What other domain-specific datasets could be used to further improve the performance of the Japanese financial-specific LLM?

To enhance the performance of the Japanese financial-specific Large Language Model (LLM), incorporating additional domain-specific datasets can be beneficial. Some potential datasets that could be utilized include: Economic Indicators: Datasets containing information on economic indicators such as GDP growth rates, inflation rates, unemployment figures, and interest rates can provide valuable context for financial analysis and forecasting. Market Data: Incorporating datasets on stock prices, trading volumes, market indices, and commodity prices can help the model understand market trends and dynamics, enabling more accurate predictions and insights. Regulatory Documents: Including datasets of regulatory filings, policy updates, and compliance documents can assist the model in understanding the legal and regulatory framework of the financial industry, aiding in risk assessment and compliance tasks. Company Financial Reports: Utilizing datasets of company financial statements, earnings reports, and analyst forecasts can enhance the model's ability to analyze and interpret financial data related to specific companies and industries. Risk Management Data: Integrating datasets on risk metrics, credit ratings, and market risk factors can improve the model's capacity to assess and mitigate financial risks effectively. By incorporating these diverse domain-specific datasets, the Japanese financial-specific LLM can gain a more comprehensive understanding of the financial domain, leading to enhanced performance in tasks such as sentiment analysis, financial planning, and risk assessment.

How can the tuned model's ability to answer domain-specific questions be improved, beyond just continual pre-training?

To further enhance the tuned model's capability to answer domain-specific questions in the financial sector, several strategies can be implemented beyond continual pre-training: Fine-tuning with Instruction Datasets: Employing instruction tuning techniques where the model is trained on specific instructions or guidelines related to financial tasks can improve its ability to generate accurate and relevant responses to domain-specific queries. Knowledge Distillation: Implementing knowledge distillation methods where the tuned model learns from a teacher model that excels in financial domain tasks can help transfer specialized knowledge and improve performance. Multi-Task Learning: Training the model on multiple financial tasks simultaneously can enhance its versatility and proficiency in handling various types of financial queries, leading to more robust performance. Interactive Learning: Incorporating interactive learning approaches where the model receives feedback from users on its responses and adjusts its answers accordingly can refine its understanding of complex financial concepts and improve accuracy.
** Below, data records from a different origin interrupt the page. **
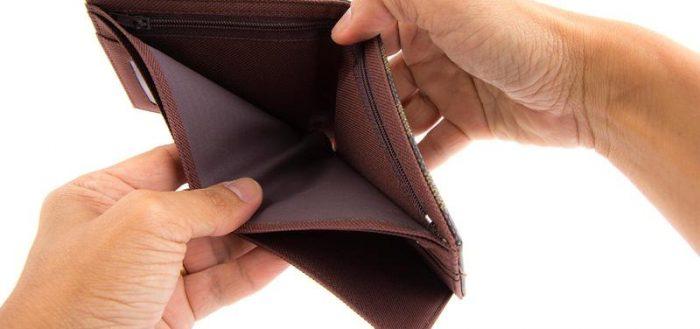 Пустой кошелёк в мужских руках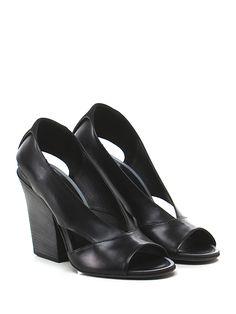 PANTANETTI - Scarpa con tacco - Donna - Scarpa con tacco open toe in pelle vintage con suola in cuoio, tacco 105 in legno. - NERO - € 298.00
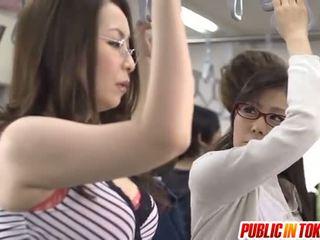 Asiatico madre id come a bang licks rooster in autobus xxx festa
Domain-Specific Evaluation Metrics: Developing domain-specific evaluation metrics tailored to financial tasks can provide more nuanced feedback on the model's performance and guide targeted improvements in answering domain-specific questions. By implementing these advanced techniques in conjunction with continual pre-training, the tuned model can achieve higher levels of accuracy, relevance, and effectiveness in addressing domain-specific queries in the financial domain.

What are the potential applications and use cases of a Japanese financial-specific LLM in the real-world finance industry?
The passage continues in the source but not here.